Qu’est-ce qui est préférable ? On peut en discuter, mais cela n’a rien à voir avec le projet de 5 milliards. Dans les deux cas, on fait le même projet et, dans les deux cas, la dette brute augmente de 5 milliards. On n’économise pas en pigeant dans le fonds. Ces sommes ne sont pas un « coussin » d’argent pour l’avenir dans lequel on peut piger sans augmenter la dette. Que de mauvais raisonnements à ce sujet !

Si on juge, avec raison, comme le propose Québec solidaire, que la question du climat est cruciale et qu’on veut investir 16 milliards dans ce volet, faisons-le. Mais cela n’a rien à voir avec le FDG.

On dit parfois que ce n’est pas le rôle de l’État d’investir ni de spéculer sur le marché financier. Trois points pourraient être soulevés.

D’abord, le mot spéculer est trop fort. On spécule lorsqu’on prend un risque important dans un portefeuille concentré. Ce n’est pas le cas de la CDPQ, qui utilise un portefeuille très équilibré.

Ensuite, si on n’aime pas le FDG, ou si on croit que le rendement futur sera inférieur aux taux de la dette, l’option est de payer la dette. Et cela n’a rien à voir avec les projets proposés. Ce sont deux choses différentes.

Enfin, on fait souvent une fixation sur le FDG, alors qu’il y a des centaines de milliards gérés par la CDPQ pour financer la RRQ, le RREGOP et autres choses. Le but est encore l’effet de levier. Si on doit éviter les placements, on devrait prendre toutes ces sommes et rembourser la dette. Pourquoi se limiter à 16 milliards ? Soyons cohérents.

La CAQ a indiqué qu’elle financerait partiellement ses promesses en versant moins de sommes au FDG. Cela n’est pas logique ! Que l’on verse 100 milliards, 20 milliards ou rien du tout dans le FDG ça ne change pas la dette brute comme cela est indiqué ci-dessus, et cela n’a rien à voir avec les déficits futurs liés aux promesses. À la marge, les promesses seront toujours financées par une hausse de la dette.

La confusion vient d’un jeu « comptable ». Les versements au FDG augmentent le déficit lors de la présentation des budgets annuels, mais cela n’a pas de substance, car, en fait, c’est un plus et un moins.
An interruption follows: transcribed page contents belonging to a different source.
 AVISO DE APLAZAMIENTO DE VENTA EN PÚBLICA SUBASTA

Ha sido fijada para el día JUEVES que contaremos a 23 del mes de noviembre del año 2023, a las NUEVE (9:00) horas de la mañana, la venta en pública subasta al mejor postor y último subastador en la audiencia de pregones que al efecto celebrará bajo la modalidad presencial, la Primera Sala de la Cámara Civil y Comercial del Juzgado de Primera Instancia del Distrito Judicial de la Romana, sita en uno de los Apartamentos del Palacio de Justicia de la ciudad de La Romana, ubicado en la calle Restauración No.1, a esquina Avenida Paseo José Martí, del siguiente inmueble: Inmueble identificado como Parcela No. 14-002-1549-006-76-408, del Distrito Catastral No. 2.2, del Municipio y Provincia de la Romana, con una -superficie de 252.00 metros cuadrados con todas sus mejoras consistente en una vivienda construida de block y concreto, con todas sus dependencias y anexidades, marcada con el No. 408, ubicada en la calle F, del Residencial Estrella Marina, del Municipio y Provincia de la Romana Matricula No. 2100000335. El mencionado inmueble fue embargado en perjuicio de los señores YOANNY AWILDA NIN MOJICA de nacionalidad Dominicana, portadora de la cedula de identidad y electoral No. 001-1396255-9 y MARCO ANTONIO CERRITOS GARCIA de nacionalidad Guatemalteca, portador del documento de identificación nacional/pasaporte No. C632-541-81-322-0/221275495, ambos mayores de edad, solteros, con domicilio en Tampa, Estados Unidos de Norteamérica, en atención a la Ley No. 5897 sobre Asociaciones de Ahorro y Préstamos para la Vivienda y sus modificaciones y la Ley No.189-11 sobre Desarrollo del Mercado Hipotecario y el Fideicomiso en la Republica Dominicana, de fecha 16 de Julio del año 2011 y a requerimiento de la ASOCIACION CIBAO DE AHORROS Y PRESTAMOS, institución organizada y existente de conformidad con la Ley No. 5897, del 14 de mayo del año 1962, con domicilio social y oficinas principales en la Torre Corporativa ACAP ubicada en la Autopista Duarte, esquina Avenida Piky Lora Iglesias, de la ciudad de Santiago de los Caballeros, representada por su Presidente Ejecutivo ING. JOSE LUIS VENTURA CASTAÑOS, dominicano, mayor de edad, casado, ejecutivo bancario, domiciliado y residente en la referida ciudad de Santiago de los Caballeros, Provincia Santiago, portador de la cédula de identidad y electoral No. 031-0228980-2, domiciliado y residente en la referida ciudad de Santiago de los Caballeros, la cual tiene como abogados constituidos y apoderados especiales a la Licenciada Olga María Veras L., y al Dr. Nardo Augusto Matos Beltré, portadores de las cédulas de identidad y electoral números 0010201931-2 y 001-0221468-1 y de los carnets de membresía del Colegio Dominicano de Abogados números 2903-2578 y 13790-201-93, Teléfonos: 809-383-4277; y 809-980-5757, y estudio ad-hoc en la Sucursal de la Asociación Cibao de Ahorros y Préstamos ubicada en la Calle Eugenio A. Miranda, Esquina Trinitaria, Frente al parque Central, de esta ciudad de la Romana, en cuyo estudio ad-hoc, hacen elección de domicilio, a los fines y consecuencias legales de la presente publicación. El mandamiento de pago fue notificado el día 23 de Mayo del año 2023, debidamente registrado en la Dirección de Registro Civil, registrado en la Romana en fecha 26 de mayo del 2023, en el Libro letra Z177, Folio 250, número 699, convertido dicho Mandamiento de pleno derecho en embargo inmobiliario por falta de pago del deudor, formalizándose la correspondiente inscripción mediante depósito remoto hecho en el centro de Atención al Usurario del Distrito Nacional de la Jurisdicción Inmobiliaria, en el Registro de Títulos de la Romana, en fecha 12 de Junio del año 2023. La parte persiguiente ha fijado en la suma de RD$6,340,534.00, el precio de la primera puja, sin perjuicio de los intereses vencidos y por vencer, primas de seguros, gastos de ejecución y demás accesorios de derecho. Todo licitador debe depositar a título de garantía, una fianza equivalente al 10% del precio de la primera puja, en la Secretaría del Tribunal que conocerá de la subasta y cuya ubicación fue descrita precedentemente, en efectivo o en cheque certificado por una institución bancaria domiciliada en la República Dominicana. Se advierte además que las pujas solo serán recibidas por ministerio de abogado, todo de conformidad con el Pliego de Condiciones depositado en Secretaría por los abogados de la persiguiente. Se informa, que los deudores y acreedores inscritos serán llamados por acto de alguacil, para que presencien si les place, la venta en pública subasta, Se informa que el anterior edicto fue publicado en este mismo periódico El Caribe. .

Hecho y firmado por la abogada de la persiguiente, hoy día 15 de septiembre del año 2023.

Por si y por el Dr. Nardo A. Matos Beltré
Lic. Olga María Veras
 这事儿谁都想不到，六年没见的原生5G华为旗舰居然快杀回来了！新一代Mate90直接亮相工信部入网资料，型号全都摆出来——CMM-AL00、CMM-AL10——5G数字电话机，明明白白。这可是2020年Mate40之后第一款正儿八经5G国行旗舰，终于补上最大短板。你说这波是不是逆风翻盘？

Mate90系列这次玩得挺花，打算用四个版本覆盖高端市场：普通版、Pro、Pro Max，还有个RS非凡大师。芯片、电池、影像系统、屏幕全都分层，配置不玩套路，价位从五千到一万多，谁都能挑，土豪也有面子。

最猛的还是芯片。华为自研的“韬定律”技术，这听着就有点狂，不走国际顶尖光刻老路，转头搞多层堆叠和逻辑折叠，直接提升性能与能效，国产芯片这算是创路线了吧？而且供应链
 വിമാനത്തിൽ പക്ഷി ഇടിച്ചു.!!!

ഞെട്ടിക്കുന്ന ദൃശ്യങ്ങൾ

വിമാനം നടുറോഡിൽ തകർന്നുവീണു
Le versement au FDG augmente la dette, mais les placements diminuent la dette brute par la suite. D’ailleurs, la plupart des analystes regardent le déficit avant les paiements aux FDG pour évaluer les résultats d’une année. En versant moins de sommes au FDG, le déficit « officiel » présenté au public aura « l’air » moins grand, mais c’est un trompe-l’oeil (car il y aura aussi moins de placements). Si une promesse coûte 2 milliards et qu’on réduit les versements au FDG de 2 milliards, l’effet net sur le déficit présenté au public sera de zéro en raison du jeu comptable, mais, dans les faits, cela ne change rien au fait que les promesses vont augmenter la dette brute de 2 milliards.

Ce qu’il faut en retenir ?

L’avantage pour les futures générations, ce ne sont pas les sommes injectées dans le fonds, mais la différence entre le rendement du fonds et le coût de la dette. Si on cesse les versements, la conséquence pour l’avenir n’est pas les 5 milliards que l’on ne verse pas, mais le rendement perdu sur ces 5 milliards net du coût d’intérêt.
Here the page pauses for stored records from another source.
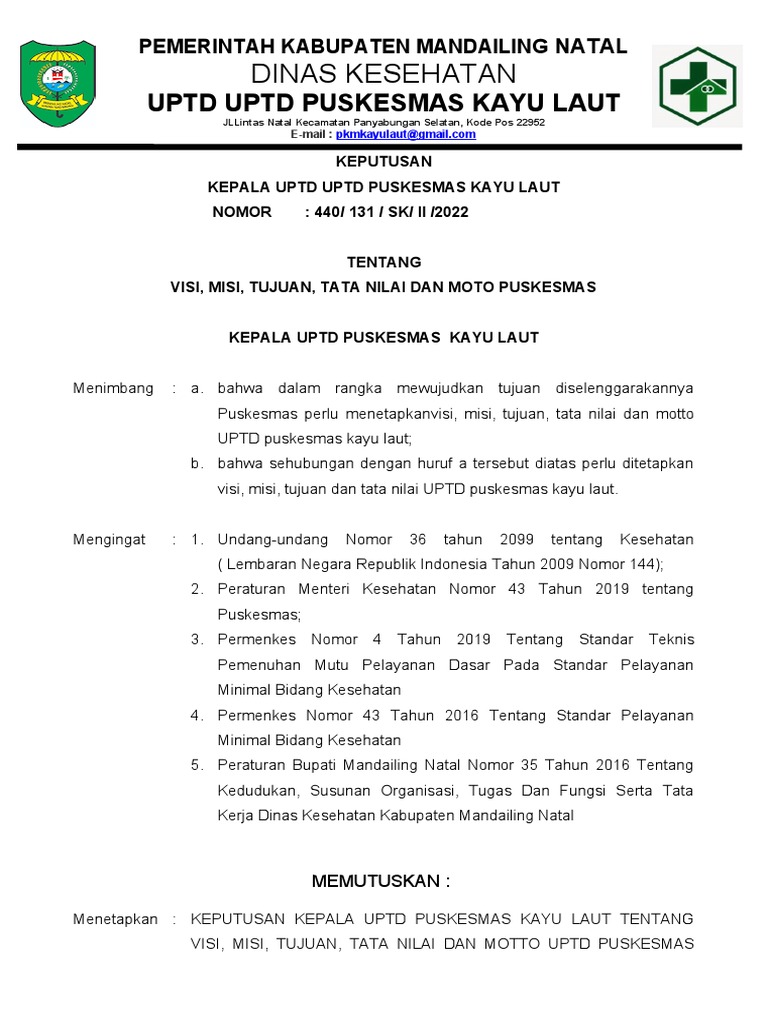 PEMERINTAH KABUPATEN MANDAILING NATAL
DINAS KESEHATAN
UPTD UPTD PUSKESMAS KAYU LAUT
JLLintas Natal Kecamatan Panyabungan Selatan, Kode Pos 22952
E-mail : pkmkayulaut@gmail.com

KEPUTUSAN
KEPALA UPTD UPTD PUSKESMAS KAYU LAUT
NOMOR : 440/ 131 / SK/ II /2022

TENTANG
VISI, MISI, TUJUAN, TATA NILAI DAN MOTO PUSKESMAS

KEPALA UPTD PUSKESMAS KAYU LAUT

Menimbang : a. bahwa dalam rangka mewujudkan tujuan diselenggarakannya Puskesmas perlu menetapkanvisi, misi, tujuan, tata nilai dan motto UPTD puskesmas kayu laut;
b. bahwa sehubungan dengan huruf a tersebut diatas perlu ditetapkan visi, misi, tujuan dan tata nilai UPTD puskesmas kayu laut.

Mengingat : 1. Undang-undang Nomor 36 tahun 2099 tentang Kesehatan ( Lembaran Negara Republik Indonesia Tahun 2009 Nomor 144);
2. Peraturan Menteri Kesehatan Nomor 43 Tahun 2019 tentang Puskesmas;
3. Permenkes Nomor 4 Tahun 2019 Tentang Standar Teknis Pemenuhan Mutu Pelayanan Dasar Pada Standar Pelayanan Minimal Bidang Kesehatan
4. Permenkes Nomor 43 Tahun 2016 Tentang Standar Pelayanan Minimal Bidang Kesehatan
5. Peraturan Bupati Mandailing Natal Nomor 35 Tahun 2016 Tentang Kedudukan, Susunan Organisasi, Tugas Dan Fungsi Serta Tata Kerja Dinas Kesehatan Kabupaten Mandailing Natal

MEMUTUSKAN :

Menetapkan : KEPUTUSAN KEPALA UPTD PUSKESMAS KAYU LAUT TENTANG VISI, MISI, TUJUAN, TATA NILAI DAN MOTTO UPTD PUSKESMAS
Deuxièmement, le fait de diminuer les versements au FDG ne contrebalance pas le coût des promesses faites par ailleurs. Les promesses sont toujours financées, à la marge, par une hausse de la dette, peu importe ce que l’on fait avec le FDG.
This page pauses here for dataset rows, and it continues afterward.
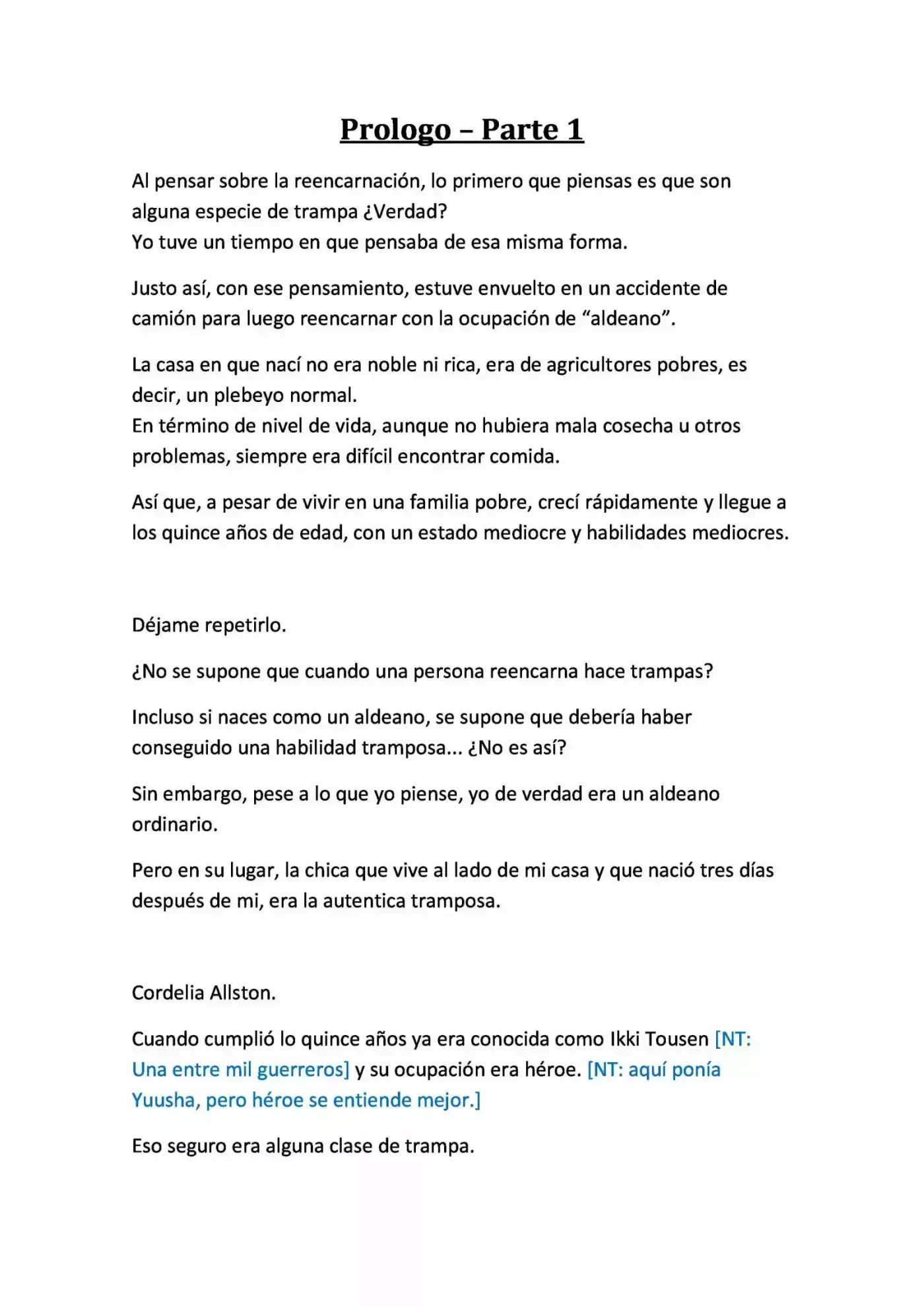 Prologo – Parte 1

Al pensar sobre la reencarnación, lo primero que piensas es que son alguna especie de trampa ¿Verdad?
Yo tuve un tiempo en que pensaba de esa misma forma.

Justo así, con ese pensamiento, estuve envuelto en un accidente de camión para luego reencarnar con la ocupación de "aldeano".

La casa en que nací no era noble ni rica, era de agricultores pobres, es decir, un plebeyo normal.
En término de nivel de vida, aunque no hubiera mala cosecha u otros problemas, siempre era difícil encontrar comida.

Así que, a pesar de vivir en una familia pobre, crecí rápidamente y llegue a los quince años de edad, con un estado mediocre y habilidades mediocres.

Déjame repetirlo.

¿No se supone que cuando una persona reencarna hace trampas?

Incluso si naces como un aldeano, se supone que debería haber conseguido una habilidad tramposa... ¿No es así?

Sin embargo, pese a lo que yo piense, yo de verdad era un aldeano ordinario.

Pero en su lugar, la chica que vive al lado de mi casa y que nació tres días después de mi, era la autentica tramposa.

Cordelia Allston.

Cuando cumplió lo quince años ya era conocida como Ikki Tousen [NT: Una entre mil guerreros] y su ocupación era héroe. [NT: aquí ponía Yuusha, pero héroe se entiende mejor.]

Eso seguro era alguna clase de trampa.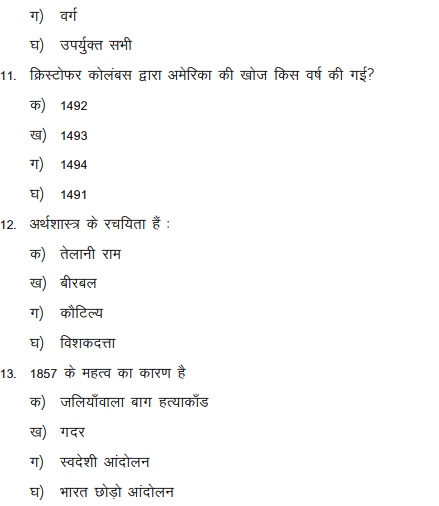 ग) वर्ग

घ) उपर्युक्त सभी

11. क्रिस्टोफर कोलंबस द्वारा अमेरिका की खोज किस वर्ष की गई?

क) 1492

ख) 1493

ग) 1494

घ) 1491

12. अर्थशास्त्र के रचयिता हैं :

क) तेलानी राम

ख) बीरबल

ग) कौटिल्य

घ) विशकदत्ता

13. 1857 के महत्व का कारण है

क) जलियाँवाला बाग हत्याकाँड

ख) गदर

ग) स्वदेशी आंदोलन

घ) भारत छोड़ो आंदोलन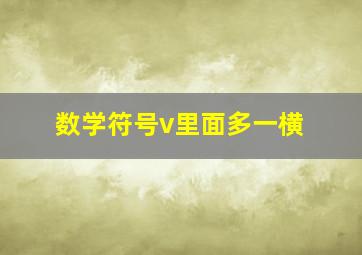 数学符号v里面多一横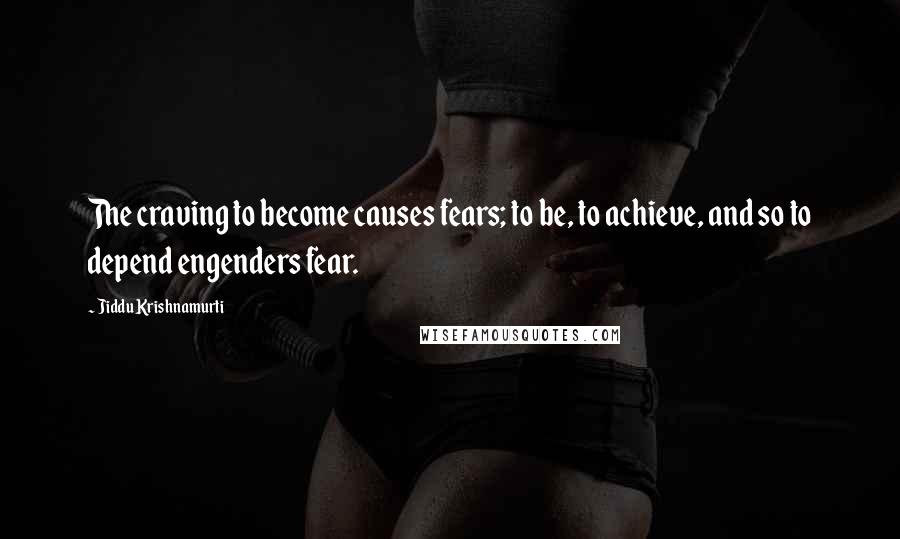 The craving to become causes fears; to be, to achieve, and so to depend engenders fear.

~ Jiddu Krishnamurti

WISEFAMOUSQUOTES.COM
Troisièmement, on n’économise pas en pigeant dans le FDG. On n’a pas plus de revenus si on pige dans le FDG. On ne se prive de rien si on laisse l’argent dans le FDG. Ces sommes ne sont pas un « coussin » d’argent pour l’Avenir dans lequel on peut piger sans augmenter la dette.

Finalement, si on veut vider le FDG, pourquoi alors laisser les autres sommes en gestion à la CDPQ ? C’est la même poche, et l’objectif est le même.